Il processo
Omicidio di Nino Agostino, dopo 32 anni giustizia per il poliziotto: ergastolo per il boss Madonia
Una prima, attesa svolta dopo oltre 32 anni. Il gup di Palermo Alfredo Montalto ha infatti condannato all’ergastolo il boss Nino Madonia, accusato del duplice omicidio del poliziotto Nino Agostino e della moglie Ida Castelluccio, uccisi il 5 agosto 1989.
Nell’aula bunker era presente il papà di Nino, Vincenzo Agostino, con la sua lunga barba bianca che da quel giorno non si più tagliato in attesa di giustizia.
La richiesta di rinvio a giudizio nei confronti di Madonia era arrivata nel luglio 2020 e il processo che è arrivato oggi a sentenza si è svolto con rito abbreviato. È invece in fase di udienza preliminare il processo nei confronti del boss Gaetano Scotto, a sua volta imputato per l’omicidio di Agostino e della moglie: quest’ultimo inizierà il 26 maggio prossimo perché Scotto aveva scelto il rito ordinario. Stessa decisione anche per il terzo imputato, Francesco Paolo Rizzuto, accusato però esclusivamente del reato di favoreggiamento.

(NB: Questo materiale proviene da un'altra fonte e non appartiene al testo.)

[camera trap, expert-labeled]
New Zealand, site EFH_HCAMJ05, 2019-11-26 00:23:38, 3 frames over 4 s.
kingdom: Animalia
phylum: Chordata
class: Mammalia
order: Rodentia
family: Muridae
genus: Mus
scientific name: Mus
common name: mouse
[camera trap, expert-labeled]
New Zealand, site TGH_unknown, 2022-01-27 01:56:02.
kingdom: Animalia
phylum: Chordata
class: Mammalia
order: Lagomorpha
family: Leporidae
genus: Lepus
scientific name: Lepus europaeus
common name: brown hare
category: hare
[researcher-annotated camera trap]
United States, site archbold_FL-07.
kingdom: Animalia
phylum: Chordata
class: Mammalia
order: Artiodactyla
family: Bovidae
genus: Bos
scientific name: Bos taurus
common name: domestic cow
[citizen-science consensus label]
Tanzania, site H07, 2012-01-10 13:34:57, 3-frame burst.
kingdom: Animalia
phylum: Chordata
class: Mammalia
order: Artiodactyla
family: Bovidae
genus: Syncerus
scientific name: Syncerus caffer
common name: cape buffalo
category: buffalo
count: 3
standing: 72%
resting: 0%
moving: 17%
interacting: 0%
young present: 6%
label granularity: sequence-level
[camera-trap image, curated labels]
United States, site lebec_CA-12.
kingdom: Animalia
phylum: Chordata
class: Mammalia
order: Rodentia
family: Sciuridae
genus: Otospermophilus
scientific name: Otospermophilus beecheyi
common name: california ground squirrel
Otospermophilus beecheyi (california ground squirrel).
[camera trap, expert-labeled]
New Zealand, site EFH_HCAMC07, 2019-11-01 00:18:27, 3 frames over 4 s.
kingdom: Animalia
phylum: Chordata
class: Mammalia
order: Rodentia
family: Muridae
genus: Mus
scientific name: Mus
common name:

Nino Agostino e la moglie Ida Castelluccio, incinta, furono uccisi da due sicari il 5 agosto 1989 a Villagrazia di Carini. Un fatto di sangue commesso nell’estate dei veleni palermitani dopo le lettere del Corvo e dopo il fallito attentato all’Addaura al giudice Giovanni Falcone.
Una condanna arrivata grazie al padre di Nino, Vincenzo Agostino, che non ha mai mollato la presa sulla ricerca della verità nonostante una richiesta d’archiviazione della procura (a cui la famiglia Agostino si era opposta tramite il legale Fabio Repici), un provvedimento del gip che ha rigettato due richieste d’arresto e dopo due avocazioni di cui una, la prima, è stata annullata dalla Cassazione.
Una storia ricca di depistaggi, documenti spariti e reticenze. Secondo la ricostruzione della Procura generale, Nino Agostino non era un semplice poliziotto in servizio al commissariato San Lorenzo: faceva parte assieme Emanuele Piazza, anche lui assassinato, Giovanni Aiello, morto d’infarto due anni fa, Guido Paolilli, agente di polizia, di una struttura di intelligence dedita alla cattura dei latitanti, una missione di facciata che nascondeva in realtà l’obiettivo di tessere rapporti con esponenti di Cosa Nostra.
Nino Agostino avrebbe pagato con la vita la decisione di allontanarsi dal gruppo una volta comprese le reali finalità, alla quale aveva anche fornito una pista per la cattura del boss Salvatore Riina. Figure chiave sarebbero state in questa vicenda Aiello, noto come “faccia da mostro“, al centro di tante storie italiane ancora oscure e con legami con ambienti dell’eversione nera, e Gaetano Scotto, da sempre indicato come trait d’union con appartenenti ai Servizi di sicurezza.
Agostino, subito dopo la condanna di Madonia e il rinvio a giudizio di Gaetano Scotto e Francesco Paolo Rizzuto, ha commentato così la sentenza: “È la vittoria della magistratura onesta. Questa è una loro vittoria, ma principalmente di mio figlio, che non si è mai fatto corrompere. Una grande giornata quella di oggi. Mi dispiace che mia moglie non sia qui con noi”.